MS: You’ve recently been named a Microsoft Regional Director for your work in cyber security. Congratulations.

KC: It’s a great honour to be a kind of a trusted advisor to Microsoft to provide a customer voice that’s independent and frank with a strategic focus.

I think the new leadership (Satya Nadella, CEO) has revitalised Microsoft. And really interesting, impressive products are coming out. I’ll be very interested to see what happens now with GitHub and Microsoft DevOps.

I think Microsoft Teams is the best product Microsoft has put out in the last 20 years.  It has interesting possibilities for teaching. I can see the real opportunity for the Azure data platform connected to Teams and Office and the Knowledge Graph.

MS: With your cyber hat on – what would your best advice be?

KC: I tell people the same things every time. Use a password manager. Implement multi-factor authentication. Encrypt everything that you can. Increasingly, organisations are going to have an obligation to do privacy by design. How can they bake that into their software development processes and into their application processes?

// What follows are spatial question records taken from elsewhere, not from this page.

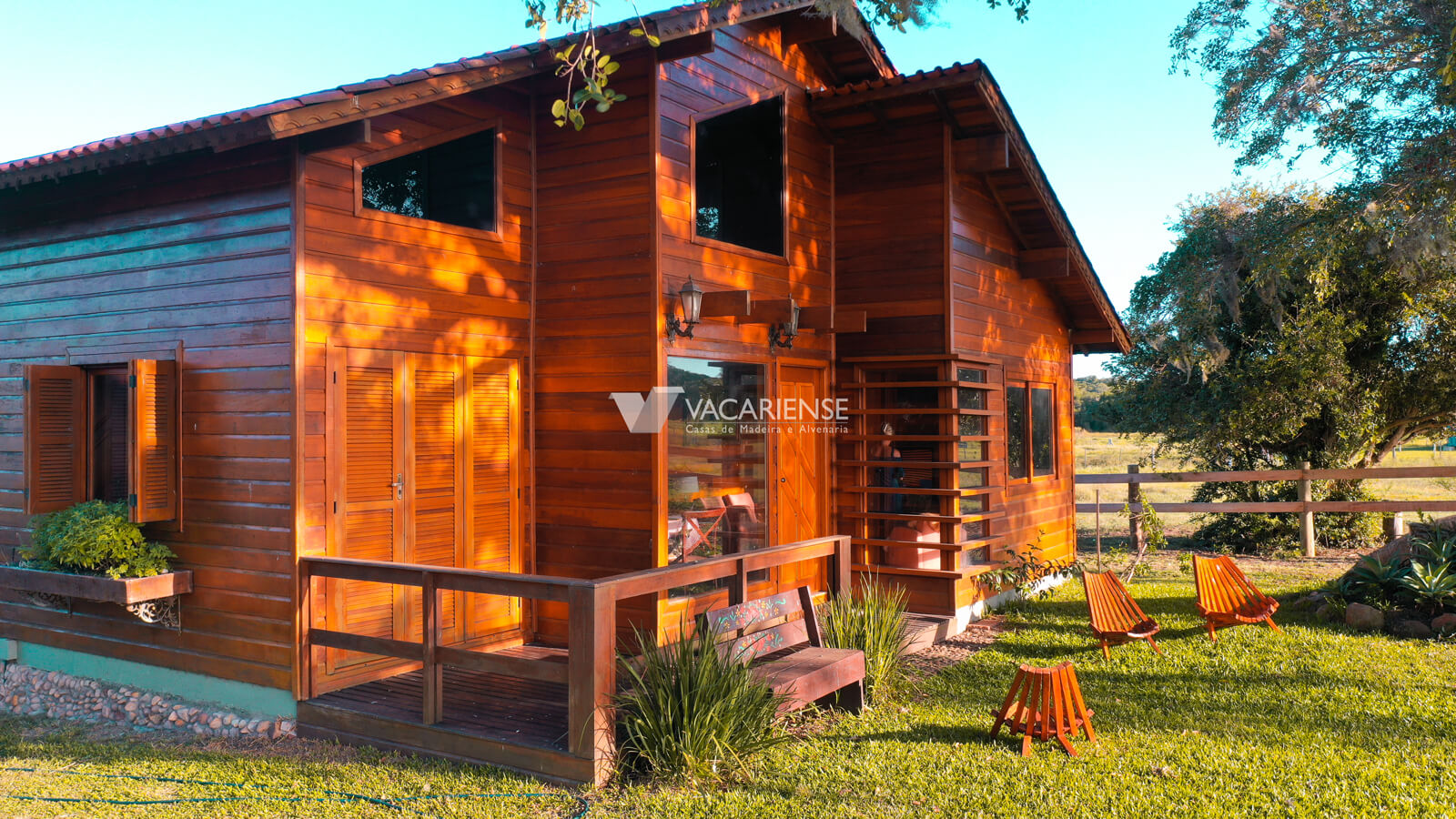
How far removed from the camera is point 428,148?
695cm

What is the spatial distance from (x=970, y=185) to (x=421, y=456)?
5668 mm

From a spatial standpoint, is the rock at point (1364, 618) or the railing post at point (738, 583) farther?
the rock at point (1364, 618)

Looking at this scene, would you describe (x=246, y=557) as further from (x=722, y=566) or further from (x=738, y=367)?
(x=738, y=367)

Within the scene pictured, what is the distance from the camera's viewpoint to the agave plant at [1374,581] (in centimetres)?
902

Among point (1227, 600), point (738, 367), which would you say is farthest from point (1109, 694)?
point (738, 367)

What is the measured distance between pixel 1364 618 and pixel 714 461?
19.6 feet

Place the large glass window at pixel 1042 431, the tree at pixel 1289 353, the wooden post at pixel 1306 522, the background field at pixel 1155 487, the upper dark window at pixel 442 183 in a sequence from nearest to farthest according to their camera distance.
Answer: the upper dark window at pixel 442 183 < the large glass window at pixel 1042 431 < the wooden post at pixel 1306 522 < the tree at pixel 1289 353 < the background field at pixel 1155 487

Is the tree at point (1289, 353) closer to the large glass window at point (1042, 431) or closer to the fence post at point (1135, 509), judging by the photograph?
the fence post at point (1135, 509)

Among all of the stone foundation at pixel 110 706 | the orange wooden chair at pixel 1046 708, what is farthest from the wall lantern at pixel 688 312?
the stone foundation at pixel 110 706

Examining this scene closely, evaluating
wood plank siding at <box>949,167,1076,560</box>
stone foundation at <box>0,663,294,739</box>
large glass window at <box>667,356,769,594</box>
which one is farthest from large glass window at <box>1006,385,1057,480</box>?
stone foundation at <box>0,663,294,739</box>

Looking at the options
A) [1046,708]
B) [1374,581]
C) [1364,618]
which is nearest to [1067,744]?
[1046,708]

I think there’s going to be a whole lot more people needing to get their head around cloud from a security perspective and increasingly, organisations will need to step up their cyber security game.

I’m responsible for making sure all of the data in the University is managed and secured appropriately. That’s every kind of data you can imagine from enterprise-type systems to downloaded satellite feeds to climate data. Understanding our data landscape and making sure it’s all secured effectively is what keeps me up at night. We’ve made progress on it, but there’ll always be something that surprises you.